He is a man of his moment, and today his films are most valuable as documents of that moment; the last couple years before everyone made little home movies of their crappy day-to-day existence. Smith’s work features lots of over-the-top sexuality, but his best scenes are the most mundane ones; where the characters talk about Archie or losing their virginities, or pining for the girl who got away. By his own admission, he doesn’t have the best eye for action, but he did have a keen ear for speech patterns.

The main thing I found myself wondering watching the Jersey Trilogy again is where the Kevin Smith who made them went. What happened to the guy who wrote deeply personal stories rooted in his own life and obsessions? Most of the B-plot in Chasing Amy is about a comic-book artist reckoning with sudden commercial success. The artist, Ben Affleck’s Holden, previously made indie books. When a deliberate attempt at mainstream success — a “dick-and-fart” series called Bluntman and Chronic — catches fire, he fields lucrative offers to turn his work into an animated series. It’s a dream come true, but Holden resists, concerned he’ll get pigeonholed and won’t be able to make more personal comics.

Holden is an obvious Smith analog, as he works through his own feelings about moving from the tiny, immediate Clerks to the bigger, broader Mallrats. At the end of Chasing Amy, Holden’s attempt to reconcile his romantic relationship and his work life blows up in his face —it’s one of the few romantic movies with a satisfying “unhappy” ending — and the Bluntman and Chronic comic and animated series come to an end. Instead, Holden creates a comic about his life called Chasing Amy. “I finally had something personal to say,” he says to Joey Lauren Adams’ Alyssa when he hands her a copy.

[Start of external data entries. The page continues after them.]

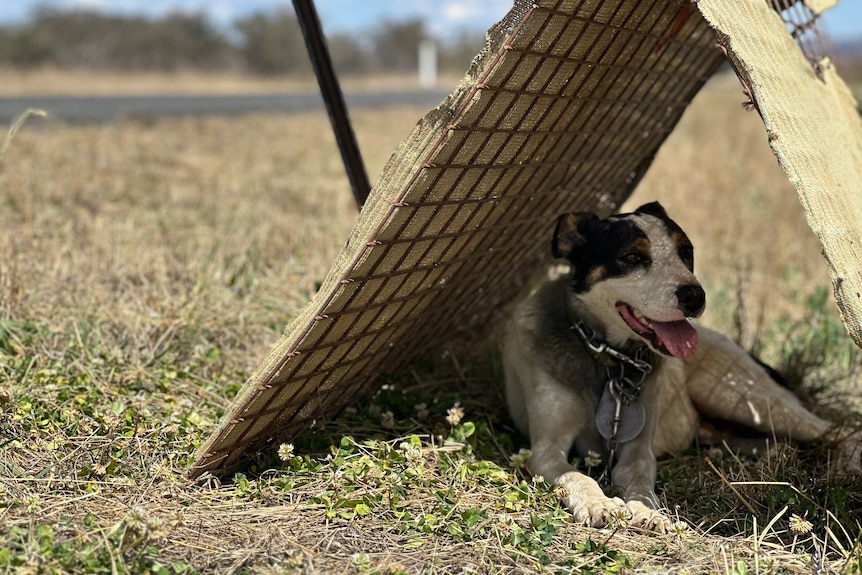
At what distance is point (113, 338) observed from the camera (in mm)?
4594

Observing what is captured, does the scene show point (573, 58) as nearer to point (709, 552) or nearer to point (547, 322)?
point (547, 322)

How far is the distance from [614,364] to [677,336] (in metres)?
0.41

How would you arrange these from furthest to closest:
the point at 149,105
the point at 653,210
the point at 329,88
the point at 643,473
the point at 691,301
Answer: the point at 149,105 < the point at 329,88 < the point at 653,210 < the point at 643,473 < the point at 691,301

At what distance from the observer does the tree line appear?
39062mm

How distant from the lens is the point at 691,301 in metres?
3.48

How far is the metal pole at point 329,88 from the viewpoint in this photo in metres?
4.29

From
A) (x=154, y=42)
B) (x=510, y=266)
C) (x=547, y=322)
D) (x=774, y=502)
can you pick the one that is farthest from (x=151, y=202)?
(x=154, y=42)

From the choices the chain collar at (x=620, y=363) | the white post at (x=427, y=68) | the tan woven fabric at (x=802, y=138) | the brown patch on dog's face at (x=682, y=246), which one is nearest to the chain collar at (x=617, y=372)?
the chain collar at (x=620, y=363)

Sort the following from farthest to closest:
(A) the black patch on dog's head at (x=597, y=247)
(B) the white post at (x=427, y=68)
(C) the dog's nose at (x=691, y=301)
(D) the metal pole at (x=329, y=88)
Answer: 1. (B) the white post at (x=427, y=68)
2. (D) the metal pole at (x=329, y=88)
3. (A) the black patch on dog's head at (x=597, y=247)
4. (C) the dog's nose at (x=691, y=301)

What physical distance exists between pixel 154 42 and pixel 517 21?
4449cm

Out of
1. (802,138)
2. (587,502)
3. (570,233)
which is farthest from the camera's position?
(570,233)

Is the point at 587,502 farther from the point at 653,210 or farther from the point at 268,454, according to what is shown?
the point at 653,210

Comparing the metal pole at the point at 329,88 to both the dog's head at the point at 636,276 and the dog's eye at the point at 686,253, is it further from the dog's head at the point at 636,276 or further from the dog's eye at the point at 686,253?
the dog's eye at the point at 686,253

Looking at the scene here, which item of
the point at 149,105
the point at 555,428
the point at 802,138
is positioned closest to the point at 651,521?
the point at 555,428
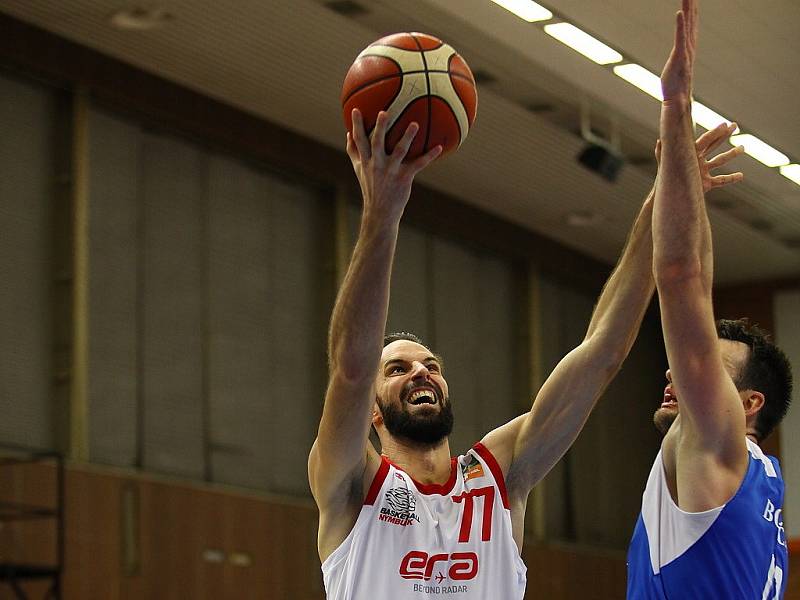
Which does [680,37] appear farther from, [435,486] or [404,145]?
[435,486]

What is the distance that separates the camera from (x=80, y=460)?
1187 centimetres

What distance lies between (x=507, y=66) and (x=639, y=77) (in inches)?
48.5

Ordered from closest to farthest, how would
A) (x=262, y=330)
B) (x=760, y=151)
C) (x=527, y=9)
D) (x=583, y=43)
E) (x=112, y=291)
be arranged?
(x=527, y=9)
(x=583, y=43)
(x=112, y=291)
(x=760, y=151)
(x=262, y=330)

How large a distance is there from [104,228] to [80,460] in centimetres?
195

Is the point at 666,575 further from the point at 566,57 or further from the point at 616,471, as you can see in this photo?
the point at 616,471

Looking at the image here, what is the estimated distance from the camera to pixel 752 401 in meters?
4.86

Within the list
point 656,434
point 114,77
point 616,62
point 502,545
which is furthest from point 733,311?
point 502,545

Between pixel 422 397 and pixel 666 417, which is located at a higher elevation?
pixel 422 397

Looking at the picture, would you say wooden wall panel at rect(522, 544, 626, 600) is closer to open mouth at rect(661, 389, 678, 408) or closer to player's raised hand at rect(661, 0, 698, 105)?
open mouth at rect(661, 389, 678, 408)

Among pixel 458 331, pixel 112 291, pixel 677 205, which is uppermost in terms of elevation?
pixel 458 331

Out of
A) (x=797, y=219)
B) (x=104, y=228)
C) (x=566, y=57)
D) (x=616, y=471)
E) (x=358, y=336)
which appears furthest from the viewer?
(x=616, y=471)

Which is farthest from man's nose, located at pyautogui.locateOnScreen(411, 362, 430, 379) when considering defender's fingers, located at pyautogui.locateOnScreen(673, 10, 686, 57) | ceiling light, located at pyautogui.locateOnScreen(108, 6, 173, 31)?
ceiling light, located at pyautogui.locateOnScreen(108, 6, 173, 31)

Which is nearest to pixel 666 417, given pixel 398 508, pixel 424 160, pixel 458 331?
pixel 398 508

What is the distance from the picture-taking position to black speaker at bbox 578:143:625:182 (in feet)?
42.8
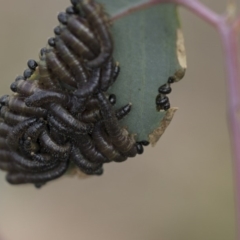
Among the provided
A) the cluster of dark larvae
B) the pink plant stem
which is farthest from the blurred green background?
the pink plant stem

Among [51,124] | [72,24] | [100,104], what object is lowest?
[51,124]

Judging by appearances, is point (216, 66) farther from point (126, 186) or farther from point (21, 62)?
point (21, 62)

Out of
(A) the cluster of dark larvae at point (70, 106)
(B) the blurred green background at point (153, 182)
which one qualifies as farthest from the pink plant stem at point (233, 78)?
(B) the blurred green background at point (153, 182)

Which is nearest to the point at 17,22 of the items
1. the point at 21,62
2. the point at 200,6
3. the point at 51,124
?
the point at 21,62

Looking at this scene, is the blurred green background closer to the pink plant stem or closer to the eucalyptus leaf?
the eucalyptus leaf

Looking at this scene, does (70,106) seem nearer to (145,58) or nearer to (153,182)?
(145,58)

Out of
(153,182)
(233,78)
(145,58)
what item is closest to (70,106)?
(145,58)
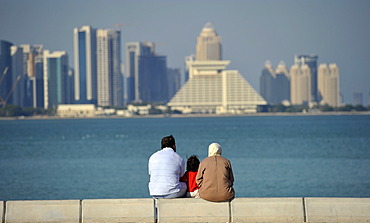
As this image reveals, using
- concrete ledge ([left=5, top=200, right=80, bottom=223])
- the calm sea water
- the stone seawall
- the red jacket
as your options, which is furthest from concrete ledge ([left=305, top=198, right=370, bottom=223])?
the calm sea water

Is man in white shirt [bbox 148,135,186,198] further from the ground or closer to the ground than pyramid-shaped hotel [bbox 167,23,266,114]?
closer to the ground

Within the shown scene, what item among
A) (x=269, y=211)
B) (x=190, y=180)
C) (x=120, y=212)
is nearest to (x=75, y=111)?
(x=190, y=180)

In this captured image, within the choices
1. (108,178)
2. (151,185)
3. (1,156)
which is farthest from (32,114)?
(151,185)

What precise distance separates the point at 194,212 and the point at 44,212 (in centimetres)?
173

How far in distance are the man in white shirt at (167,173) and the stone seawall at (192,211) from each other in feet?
0.86

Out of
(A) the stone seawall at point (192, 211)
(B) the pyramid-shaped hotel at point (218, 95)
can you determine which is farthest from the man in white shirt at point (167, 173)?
(B) the pyramid-shaped hotel at point (218, 95)

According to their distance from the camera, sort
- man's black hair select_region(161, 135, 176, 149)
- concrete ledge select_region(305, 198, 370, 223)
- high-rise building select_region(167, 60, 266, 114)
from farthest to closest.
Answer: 1. high-rise building select_region(167, 60, 266, 114)
2. man's black hair select_region(161, 135, 176, 149)
3. concrete ledge select_region(305, 198, 370, 223)

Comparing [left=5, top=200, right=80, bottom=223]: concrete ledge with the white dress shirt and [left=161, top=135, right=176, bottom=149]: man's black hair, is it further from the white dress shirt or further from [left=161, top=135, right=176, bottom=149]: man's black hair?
[left=161, top=135, right=176, bottom=149]: man's black hair

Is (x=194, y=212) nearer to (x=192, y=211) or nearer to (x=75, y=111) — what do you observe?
(x=192, y=211)

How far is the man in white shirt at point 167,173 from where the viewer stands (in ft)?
31.6

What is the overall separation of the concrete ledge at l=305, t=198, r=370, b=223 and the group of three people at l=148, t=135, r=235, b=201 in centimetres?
93

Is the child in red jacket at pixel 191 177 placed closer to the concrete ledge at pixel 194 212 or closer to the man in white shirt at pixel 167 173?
the man in white shirt at pixel 167 173

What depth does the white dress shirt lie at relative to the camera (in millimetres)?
9625

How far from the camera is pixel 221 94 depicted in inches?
7362
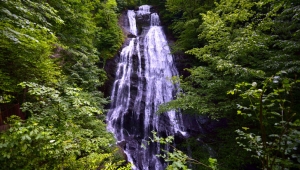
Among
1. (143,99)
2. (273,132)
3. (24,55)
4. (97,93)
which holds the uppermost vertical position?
(24,55)

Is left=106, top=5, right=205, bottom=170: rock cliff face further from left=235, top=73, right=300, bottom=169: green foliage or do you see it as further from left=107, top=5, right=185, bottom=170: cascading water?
left=235, top=73, right=300, bottom=169: green foliage

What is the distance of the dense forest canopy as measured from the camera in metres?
1.86

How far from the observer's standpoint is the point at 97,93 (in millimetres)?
7918

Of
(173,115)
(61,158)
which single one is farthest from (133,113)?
(61,158)

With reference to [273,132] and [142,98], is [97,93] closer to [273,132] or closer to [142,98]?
[142,98]

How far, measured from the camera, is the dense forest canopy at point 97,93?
6.09 feet

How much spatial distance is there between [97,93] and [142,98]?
497cm

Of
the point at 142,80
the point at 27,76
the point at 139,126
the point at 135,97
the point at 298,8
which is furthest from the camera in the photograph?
the point at 142,80

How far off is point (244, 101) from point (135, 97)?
8.12m

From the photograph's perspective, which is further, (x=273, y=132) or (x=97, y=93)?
(x=97, y=93)

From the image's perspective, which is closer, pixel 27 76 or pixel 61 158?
pixel 61 158

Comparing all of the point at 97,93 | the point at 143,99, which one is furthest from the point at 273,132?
the point at 143,99

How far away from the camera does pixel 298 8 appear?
372 centimetres

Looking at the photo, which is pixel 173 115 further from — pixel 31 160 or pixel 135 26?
pixel 135 26
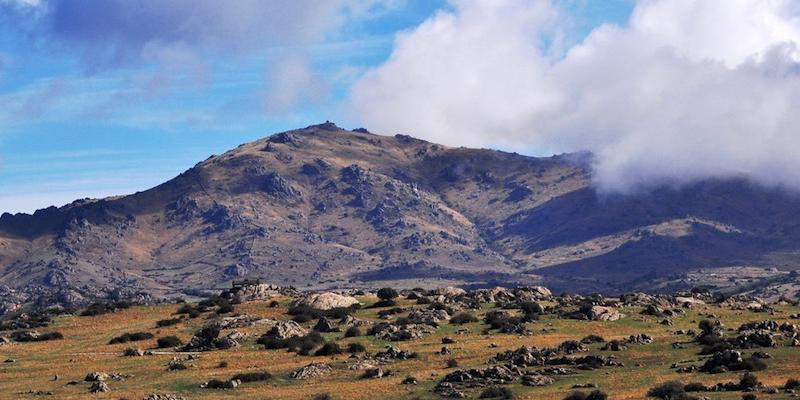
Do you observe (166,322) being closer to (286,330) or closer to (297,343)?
(286,330)

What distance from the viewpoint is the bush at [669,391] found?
5522cm

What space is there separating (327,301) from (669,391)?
63900 mm

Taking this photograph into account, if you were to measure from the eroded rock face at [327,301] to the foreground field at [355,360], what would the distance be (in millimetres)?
2268

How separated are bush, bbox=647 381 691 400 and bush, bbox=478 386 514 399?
7.61 meters

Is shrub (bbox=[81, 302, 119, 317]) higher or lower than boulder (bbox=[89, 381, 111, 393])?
higher

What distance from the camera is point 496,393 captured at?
2383 inches

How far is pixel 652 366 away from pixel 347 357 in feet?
77.4

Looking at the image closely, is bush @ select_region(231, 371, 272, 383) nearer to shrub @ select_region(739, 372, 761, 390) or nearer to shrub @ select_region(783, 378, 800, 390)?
shrub @ select_region(739, 372, 761, 390)

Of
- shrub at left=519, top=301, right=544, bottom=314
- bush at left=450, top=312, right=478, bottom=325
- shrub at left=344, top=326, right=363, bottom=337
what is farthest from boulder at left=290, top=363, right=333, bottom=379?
shrub at left=519, top=301, right=544, bottom=314

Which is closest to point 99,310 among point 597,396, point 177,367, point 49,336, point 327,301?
point 49,336

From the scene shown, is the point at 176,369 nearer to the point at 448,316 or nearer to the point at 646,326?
the point at 448,316

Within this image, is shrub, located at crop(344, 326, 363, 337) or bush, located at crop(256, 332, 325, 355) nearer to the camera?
bush, located at crop(256, 332, 325, 355)

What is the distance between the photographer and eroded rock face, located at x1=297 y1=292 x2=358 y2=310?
375 ft

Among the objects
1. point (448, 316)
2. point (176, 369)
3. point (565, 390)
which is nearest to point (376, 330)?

Chasing Amy isn’t perfect, but it does feel like the work of someone with a message to impart. (In the scene above, Smith essentially plays the role of his own fictional life coach.) After Chasing Amy, Smith made movies about religious zealots, amateur pornographers, music publicists, dudes who turn human beings into walruses, and Canadians. He’s directed superhero TV shows, written comic books, toured the world, and recorded hundreds of hours of podcasts. These projects have sometimes spoken to his life, but with the possible exception of Jersey Girl, Smith’s 2004 misfire about fatherhood, he hasn’t come close to touching the raw nerves he struck with Clerks and Chasing Amy. He’s still Holden cranking out Bluntman and Chronics decades later.

To be sure, Kevin Smith has gotten very good at cranking out Bluntman and Chronics. And according to a New York Magazine profile from 2017, he is a happy man for the first time in his life. (“Happy people don’t really make great art,” he mused at that time.) As evidenced by the big smiles on the sold-out crowd at the Red Bank 2, he knows exactly how to make his fans happy too: By performing, podcasting, taking pictures, and telling stories.

There's no shame in any of that. But rewatching these films convinced me of their value — and of Smith’s as an artist. Selfishly, I hope he finds something personal to make before Vulgarthon’s 30th anniversary. I would love to take my picture with that Kevin Smith.